Yuvan: The onus is on the producer. I've been fortunate to work with producers who gave me that freedom with time and budget. Sometimes, there's a hurry to wrap up. So musicians tend to finish tracks with the keyboard. They cut, paste and finish. So what's up on the acting front?
Vasundhara: Three films are under way. There's Film Star and Kudiyon Ka Zamana in which I play varied roles. There is also another realistic film based on a rape case. Actually, my education in films started very late around the time Hey Ram happened. You said something about producing a film...
Yuvan: Yes. It's in the discussion stage.
Vasundhara: Will yours too be a romantic film? Love themes work. Perhaps because a chunk of our population is young. Now, you should be talking about love as you're getting married next week. I'm not getting married.
Yuvan: (Puzzled) Why?
Vasundhara: Because the press has got me married five times and engaged several times... (They burst out laughing. Then Vasundhara gets serious) It's unfair. In the entertainment business, it's okay if a man marries. But marriage does affect a woman's prospects. (Lightens up) So what are your interests?

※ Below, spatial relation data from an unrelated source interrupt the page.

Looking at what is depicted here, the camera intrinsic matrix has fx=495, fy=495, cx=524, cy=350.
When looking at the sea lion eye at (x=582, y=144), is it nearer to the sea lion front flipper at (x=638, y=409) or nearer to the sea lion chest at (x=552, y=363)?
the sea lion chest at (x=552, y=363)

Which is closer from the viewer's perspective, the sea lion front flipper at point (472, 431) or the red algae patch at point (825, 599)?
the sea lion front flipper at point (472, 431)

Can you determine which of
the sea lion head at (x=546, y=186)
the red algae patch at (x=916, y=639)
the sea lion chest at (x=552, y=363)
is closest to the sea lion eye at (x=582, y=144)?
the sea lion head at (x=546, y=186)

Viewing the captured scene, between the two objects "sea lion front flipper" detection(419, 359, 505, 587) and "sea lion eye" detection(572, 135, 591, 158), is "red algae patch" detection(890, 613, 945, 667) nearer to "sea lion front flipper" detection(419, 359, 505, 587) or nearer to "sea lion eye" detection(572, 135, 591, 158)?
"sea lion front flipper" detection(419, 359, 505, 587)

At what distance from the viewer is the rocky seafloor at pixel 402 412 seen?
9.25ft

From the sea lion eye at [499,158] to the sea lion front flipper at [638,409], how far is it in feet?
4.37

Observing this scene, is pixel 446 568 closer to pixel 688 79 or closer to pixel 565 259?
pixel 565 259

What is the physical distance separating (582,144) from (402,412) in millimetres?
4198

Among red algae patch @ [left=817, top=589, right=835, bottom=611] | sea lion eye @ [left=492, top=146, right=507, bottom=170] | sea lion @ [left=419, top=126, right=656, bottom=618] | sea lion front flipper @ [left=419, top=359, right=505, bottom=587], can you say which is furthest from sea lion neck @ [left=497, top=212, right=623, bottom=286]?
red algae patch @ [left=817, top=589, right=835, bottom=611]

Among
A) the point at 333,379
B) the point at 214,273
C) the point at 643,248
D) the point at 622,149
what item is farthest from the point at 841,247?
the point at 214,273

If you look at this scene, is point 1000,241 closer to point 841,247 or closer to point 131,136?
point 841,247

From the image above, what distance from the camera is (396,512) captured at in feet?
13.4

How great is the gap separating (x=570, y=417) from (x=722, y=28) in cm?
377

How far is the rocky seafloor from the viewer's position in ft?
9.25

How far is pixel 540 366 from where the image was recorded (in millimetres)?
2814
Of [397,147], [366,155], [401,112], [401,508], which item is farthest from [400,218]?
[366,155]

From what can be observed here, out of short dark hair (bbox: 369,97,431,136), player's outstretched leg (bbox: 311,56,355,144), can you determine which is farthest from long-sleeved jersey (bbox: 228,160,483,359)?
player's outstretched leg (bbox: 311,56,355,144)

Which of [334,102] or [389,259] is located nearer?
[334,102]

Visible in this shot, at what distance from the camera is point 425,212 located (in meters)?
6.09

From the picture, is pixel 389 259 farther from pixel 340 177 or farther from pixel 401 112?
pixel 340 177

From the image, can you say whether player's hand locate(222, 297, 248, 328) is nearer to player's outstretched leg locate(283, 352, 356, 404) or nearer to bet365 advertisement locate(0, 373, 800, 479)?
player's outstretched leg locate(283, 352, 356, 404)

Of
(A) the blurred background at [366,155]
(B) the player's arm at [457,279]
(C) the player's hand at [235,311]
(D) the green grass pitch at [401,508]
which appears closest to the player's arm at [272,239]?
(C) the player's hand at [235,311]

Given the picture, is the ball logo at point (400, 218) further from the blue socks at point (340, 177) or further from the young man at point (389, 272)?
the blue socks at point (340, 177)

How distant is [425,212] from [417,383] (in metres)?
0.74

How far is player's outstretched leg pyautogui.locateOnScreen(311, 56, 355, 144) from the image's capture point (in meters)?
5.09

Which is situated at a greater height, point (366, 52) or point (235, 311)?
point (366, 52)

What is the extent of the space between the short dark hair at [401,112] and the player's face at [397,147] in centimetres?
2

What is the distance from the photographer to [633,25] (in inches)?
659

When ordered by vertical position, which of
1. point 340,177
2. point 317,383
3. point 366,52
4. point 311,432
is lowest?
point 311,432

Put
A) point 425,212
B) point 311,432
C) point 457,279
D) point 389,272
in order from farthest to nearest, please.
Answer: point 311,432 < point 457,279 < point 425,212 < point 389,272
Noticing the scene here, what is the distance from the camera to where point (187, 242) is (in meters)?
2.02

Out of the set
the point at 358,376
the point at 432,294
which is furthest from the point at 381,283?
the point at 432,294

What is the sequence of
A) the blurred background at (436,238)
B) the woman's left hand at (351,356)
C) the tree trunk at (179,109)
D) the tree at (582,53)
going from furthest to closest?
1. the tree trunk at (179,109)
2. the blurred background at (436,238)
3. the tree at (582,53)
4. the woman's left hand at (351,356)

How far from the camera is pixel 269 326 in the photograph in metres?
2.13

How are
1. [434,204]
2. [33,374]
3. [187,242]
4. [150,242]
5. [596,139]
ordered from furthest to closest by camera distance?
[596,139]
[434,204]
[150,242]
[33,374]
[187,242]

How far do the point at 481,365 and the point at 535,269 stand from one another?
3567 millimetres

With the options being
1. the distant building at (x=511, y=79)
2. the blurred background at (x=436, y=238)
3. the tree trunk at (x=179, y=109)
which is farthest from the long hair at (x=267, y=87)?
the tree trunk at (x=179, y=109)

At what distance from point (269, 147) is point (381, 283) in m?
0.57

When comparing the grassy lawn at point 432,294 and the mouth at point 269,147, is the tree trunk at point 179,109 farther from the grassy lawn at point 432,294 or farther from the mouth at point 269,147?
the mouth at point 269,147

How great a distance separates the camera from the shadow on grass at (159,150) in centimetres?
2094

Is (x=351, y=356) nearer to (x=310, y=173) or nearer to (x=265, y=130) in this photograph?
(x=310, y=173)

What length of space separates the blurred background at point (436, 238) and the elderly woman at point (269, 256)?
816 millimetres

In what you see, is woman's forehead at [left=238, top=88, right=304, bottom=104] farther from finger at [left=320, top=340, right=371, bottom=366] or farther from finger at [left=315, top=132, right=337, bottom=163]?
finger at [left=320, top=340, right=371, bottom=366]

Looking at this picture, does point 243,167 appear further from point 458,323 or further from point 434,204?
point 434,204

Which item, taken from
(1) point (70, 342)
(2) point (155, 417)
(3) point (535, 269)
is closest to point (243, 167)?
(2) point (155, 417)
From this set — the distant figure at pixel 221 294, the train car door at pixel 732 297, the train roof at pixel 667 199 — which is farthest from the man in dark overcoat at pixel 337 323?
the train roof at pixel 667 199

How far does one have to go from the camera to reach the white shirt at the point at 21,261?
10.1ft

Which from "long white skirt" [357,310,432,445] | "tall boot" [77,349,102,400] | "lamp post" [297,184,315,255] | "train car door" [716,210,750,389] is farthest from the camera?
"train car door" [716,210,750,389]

Yuvan: I'm a game freak. Love go-karting.
Vasundhara: (Excited) Really? Me too. Even when I travel, the first thing I look out for is karting. Once, I almost froze on the tracks in Spain one winter!
Yuvan: Were you focussed about becoming a singer from childhood?
Vasundhara: Had so many interests. When I was in Class Five, I wanted to become an archaeologist, in Class Six I wanted to become a genetic engineer, in Class Eight I wanted to become a rock star, then wanted to do an MBA. Every year my interests changed. Music was a passion, so my career just happened. What about you?"
Yuvan: I wanted to become a pilot.
Vasundhara: (Laughing) Now you are flying in any case.
Yuvan: I was serious. But now it's too late.
Vasundhara: Come on yaar, buy your own aircraft, fly. That's life.
Yuvan: It costs a bomb.
Vasundhara: You never know... (enigmatically in sing-song mode).